- TASK
Lay out every line of the records below as a numbered list, leaving out the blank lines.

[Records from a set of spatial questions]

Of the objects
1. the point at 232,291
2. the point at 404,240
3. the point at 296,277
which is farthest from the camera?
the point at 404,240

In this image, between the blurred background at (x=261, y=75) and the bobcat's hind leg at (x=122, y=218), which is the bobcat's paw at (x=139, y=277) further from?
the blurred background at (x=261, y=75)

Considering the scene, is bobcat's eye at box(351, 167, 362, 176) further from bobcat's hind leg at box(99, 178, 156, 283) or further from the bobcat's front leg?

- RESPONSE
1. Of the objects
2. 1. the point at 232,291
3. 2. the point at 404,240
4. 3. the point at 296,277
5. which is farthest from the camera?
6. the point at 404,240
7. In this image, between the blurred background at (x=261, y=75) and the bobcat's hind leg at (x=122, y=218), which is the bobcat's paw at (x=139, y=277) further from?
8. the blurred background at (x=261, y=75)
9. Considering the scene, is bobcat's eye at box(351, 167, 362, 176) further from bobcat's hind leg at box(99, 178, 156, 283) or further from the bobcat's front leg?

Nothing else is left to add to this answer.